**Trecho do texto:**
== == ==

A rota que leva ao clube dos anistiados
É tão curto quanto sinuoso o caminho que deve percorrer um interessado na carteirinha de sócio do clube dos anistiados com direito a compensações financeiras. Em tese, basta remeter à Comissão de Anistia uma carta afirmando que merece ser reparado por perseguições sofridas durante o regime militar, anexar os documentos necessários, especificar a profissão que exercia ao ser injustamente castigado, detalhar as funções que desempenhava e apresentar justificativas convincentes. As sinuosidades ficam por conta dos critérios confusos e subjetivos que orientam as deliberações do grupo de 24 conselheiros.

== == ==

**Registros de raciocínio espacial:**

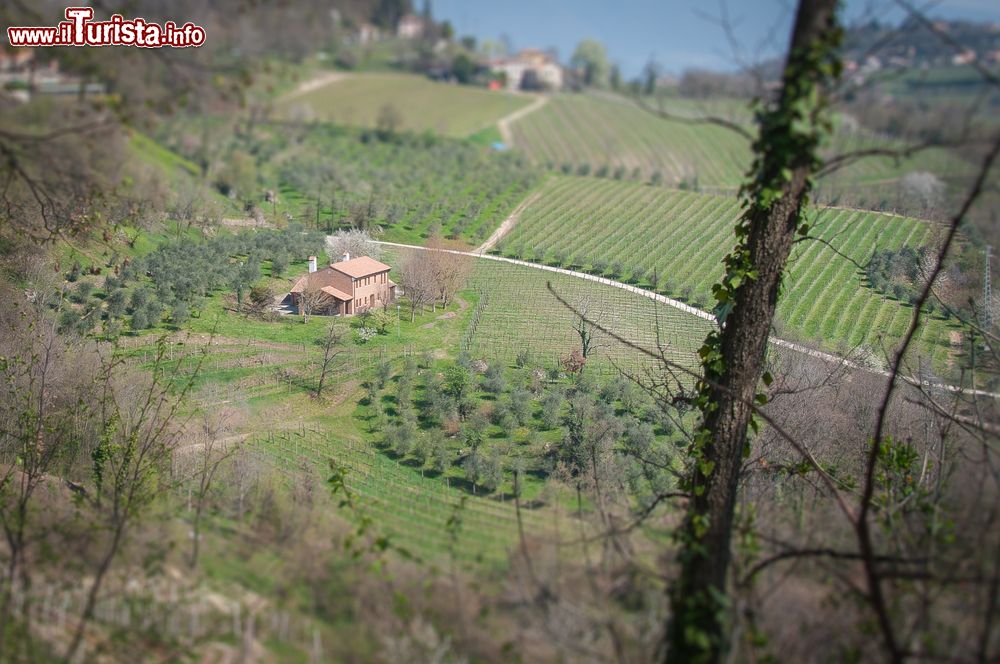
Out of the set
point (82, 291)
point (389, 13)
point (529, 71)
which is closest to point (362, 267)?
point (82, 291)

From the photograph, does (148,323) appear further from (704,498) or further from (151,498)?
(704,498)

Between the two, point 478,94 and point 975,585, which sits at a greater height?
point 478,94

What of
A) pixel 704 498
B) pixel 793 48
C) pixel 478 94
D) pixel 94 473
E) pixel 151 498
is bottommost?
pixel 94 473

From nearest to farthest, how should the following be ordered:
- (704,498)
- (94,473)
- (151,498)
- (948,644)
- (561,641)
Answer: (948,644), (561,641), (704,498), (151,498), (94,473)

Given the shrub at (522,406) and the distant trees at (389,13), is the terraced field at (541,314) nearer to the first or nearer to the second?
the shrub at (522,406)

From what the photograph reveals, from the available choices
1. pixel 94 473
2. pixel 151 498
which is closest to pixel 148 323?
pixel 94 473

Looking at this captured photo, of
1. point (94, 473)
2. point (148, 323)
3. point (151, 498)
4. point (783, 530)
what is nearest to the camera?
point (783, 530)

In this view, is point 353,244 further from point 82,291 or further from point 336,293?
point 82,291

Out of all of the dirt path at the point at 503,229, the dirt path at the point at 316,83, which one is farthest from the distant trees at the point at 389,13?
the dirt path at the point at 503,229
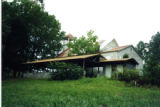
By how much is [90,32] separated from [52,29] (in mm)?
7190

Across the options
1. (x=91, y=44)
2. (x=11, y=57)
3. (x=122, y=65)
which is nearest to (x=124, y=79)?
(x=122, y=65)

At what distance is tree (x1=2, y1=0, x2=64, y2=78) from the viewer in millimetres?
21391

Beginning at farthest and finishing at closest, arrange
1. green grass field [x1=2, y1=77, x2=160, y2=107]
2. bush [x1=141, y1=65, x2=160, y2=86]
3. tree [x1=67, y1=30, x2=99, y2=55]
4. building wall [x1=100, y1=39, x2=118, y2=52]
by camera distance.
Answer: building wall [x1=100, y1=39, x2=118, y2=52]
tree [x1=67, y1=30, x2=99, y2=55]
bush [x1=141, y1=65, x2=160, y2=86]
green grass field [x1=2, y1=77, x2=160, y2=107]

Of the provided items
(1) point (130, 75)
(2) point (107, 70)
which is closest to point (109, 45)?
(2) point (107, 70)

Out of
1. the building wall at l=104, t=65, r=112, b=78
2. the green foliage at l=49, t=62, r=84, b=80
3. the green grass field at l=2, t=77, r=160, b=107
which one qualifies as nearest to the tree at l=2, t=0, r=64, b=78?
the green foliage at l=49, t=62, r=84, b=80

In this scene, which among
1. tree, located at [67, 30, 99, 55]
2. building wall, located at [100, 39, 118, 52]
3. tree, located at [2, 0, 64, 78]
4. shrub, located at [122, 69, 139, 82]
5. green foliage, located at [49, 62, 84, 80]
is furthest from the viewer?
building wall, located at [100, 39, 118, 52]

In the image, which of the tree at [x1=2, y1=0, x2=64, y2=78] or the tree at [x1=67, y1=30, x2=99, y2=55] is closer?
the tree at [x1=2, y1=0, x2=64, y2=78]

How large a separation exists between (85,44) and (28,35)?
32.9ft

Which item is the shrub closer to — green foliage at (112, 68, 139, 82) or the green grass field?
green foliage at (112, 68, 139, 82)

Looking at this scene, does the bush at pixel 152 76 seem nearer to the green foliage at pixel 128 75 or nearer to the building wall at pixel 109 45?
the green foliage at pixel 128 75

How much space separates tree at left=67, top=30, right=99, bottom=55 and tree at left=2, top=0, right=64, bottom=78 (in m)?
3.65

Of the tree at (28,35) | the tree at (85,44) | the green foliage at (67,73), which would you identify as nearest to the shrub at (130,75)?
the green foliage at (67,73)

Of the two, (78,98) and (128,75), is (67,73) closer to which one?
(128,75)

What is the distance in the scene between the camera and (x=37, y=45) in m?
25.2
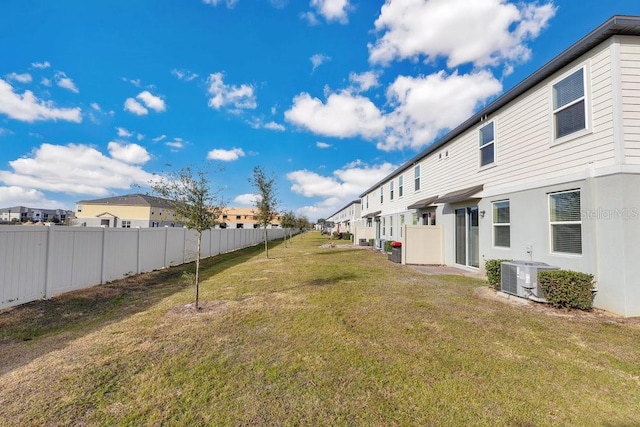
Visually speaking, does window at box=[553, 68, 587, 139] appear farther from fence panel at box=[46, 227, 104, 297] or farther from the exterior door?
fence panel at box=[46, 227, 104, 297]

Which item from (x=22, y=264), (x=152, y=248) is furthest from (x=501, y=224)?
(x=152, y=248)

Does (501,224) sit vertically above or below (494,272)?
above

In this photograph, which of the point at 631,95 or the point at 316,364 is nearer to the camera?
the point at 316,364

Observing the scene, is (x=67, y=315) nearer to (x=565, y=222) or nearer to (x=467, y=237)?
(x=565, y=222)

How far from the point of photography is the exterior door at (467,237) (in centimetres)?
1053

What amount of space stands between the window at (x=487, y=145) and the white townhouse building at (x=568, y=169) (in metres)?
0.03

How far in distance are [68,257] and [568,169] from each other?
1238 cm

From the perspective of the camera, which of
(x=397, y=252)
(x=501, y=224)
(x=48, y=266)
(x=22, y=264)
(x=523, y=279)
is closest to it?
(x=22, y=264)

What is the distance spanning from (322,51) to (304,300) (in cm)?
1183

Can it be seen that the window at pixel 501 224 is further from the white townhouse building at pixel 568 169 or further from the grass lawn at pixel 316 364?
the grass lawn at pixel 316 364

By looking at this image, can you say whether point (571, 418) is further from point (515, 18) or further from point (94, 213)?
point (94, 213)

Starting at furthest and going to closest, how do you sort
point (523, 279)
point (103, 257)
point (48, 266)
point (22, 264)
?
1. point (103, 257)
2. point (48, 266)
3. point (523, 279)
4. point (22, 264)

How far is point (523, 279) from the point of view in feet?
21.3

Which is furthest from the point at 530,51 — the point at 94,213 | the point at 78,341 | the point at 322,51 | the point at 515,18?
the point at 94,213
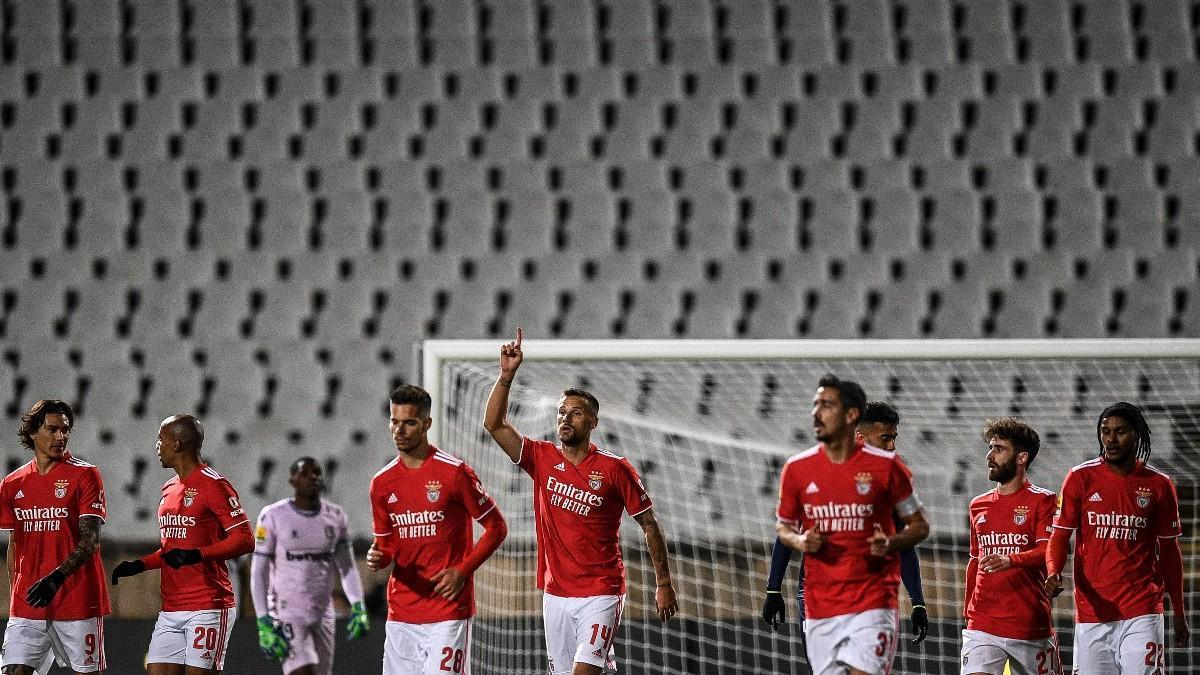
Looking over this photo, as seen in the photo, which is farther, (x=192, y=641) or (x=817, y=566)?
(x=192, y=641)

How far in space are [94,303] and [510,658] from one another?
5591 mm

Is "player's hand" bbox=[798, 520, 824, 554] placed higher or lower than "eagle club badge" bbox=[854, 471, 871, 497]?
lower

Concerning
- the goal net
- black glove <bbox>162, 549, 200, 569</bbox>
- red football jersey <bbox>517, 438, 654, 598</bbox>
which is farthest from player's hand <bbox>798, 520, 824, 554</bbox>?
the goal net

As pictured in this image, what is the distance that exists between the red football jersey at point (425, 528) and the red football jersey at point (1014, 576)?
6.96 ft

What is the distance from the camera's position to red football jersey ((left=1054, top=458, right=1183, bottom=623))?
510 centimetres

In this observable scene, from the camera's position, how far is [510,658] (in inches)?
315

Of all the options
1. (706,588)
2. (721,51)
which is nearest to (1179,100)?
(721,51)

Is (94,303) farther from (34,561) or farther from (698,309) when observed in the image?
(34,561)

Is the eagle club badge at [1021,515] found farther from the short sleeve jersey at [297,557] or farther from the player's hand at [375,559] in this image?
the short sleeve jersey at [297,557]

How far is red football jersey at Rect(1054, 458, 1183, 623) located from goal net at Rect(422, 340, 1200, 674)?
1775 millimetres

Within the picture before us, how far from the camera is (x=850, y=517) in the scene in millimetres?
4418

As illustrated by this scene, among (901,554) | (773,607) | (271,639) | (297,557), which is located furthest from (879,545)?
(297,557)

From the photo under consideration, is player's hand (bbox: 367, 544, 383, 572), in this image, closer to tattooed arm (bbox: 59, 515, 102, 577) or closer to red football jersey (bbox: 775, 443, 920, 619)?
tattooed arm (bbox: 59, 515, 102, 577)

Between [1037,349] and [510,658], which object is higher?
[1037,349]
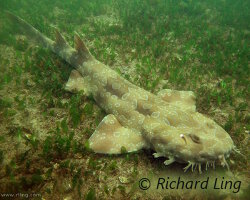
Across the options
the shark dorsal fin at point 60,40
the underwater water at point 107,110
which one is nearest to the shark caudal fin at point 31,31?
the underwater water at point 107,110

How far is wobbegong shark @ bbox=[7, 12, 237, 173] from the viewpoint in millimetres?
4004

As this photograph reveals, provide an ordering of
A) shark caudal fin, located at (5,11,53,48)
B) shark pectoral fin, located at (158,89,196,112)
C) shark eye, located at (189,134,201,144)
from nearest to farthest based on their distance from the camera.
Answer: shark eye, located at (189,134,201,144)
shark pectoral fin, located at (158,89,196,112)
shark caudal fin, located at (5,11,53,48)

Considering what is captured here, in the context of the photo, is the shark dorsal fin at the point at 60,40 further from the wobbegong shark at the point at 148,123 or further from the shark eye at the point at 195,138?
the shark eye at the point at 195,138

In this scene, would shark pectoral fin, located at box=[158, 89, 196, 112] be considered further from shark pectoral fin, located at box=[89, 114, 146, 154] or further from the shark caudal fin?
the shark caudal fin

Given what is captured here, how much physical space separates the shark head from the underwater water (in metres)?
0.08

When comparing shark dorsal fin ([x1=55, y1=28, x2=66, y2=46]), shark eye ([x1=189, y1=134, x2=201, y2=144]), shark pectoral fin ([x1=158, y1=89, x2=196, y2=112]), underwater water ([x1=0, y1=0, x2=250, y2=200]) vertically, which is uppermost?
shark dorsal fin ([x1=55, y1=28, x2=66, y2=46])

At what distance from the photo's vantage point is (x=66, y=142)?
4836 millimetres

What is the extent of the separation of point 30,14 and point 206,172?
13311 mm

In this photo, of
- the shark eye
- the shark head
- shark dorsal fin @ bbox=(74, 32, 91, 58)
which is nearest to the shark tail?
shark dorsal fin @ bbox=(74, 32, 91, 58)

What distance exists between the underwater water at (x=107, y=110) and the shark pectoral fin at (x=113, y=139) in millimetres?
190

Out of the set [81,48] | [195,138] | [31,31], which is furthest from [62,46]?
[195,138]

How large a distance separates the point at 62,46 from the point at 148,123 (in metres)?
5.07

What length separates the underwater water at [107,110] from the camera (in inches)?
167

== == ==

**Tarefa proposta A:** Segundo o trecho sobre o clube dos anistiados, quantos conselheiros compõem o grupo cujas deliberações seguem critérios confusos e subjetivos?
**Tarefa proposta B:** Reproduza palavra por palavra a parte do trecho sobre o clube dos anistiados que começa em "A rota que leva" e termina depois de "de 24 conselheiros.".

**Resposta completa A:** O grupo é formado por 24 conselheiros.

**Resposta completa B:**
A rota que leva ao clube dos anistiados
É tão curto quanto sinuoso o caminho que deve percorrer um interessado na carteirinha de sócio do clube dos anistiados com direito a compensações financeiras. Em tese, basta remeter à Comissão de Anistia uma carta afirmando que merece ser reparado por perseguições sofridas durante o regime militar, anexar os documentos necessários, especificar a profissão que exercia ao ser injustamente castigado, detalhar as funções que desempenhava e apresentar justificativas convincentes. As sinuosidades ficam por conta dos critérios confusos e subjetivos que orientam as deliberações do grupo de 24 conselheiros.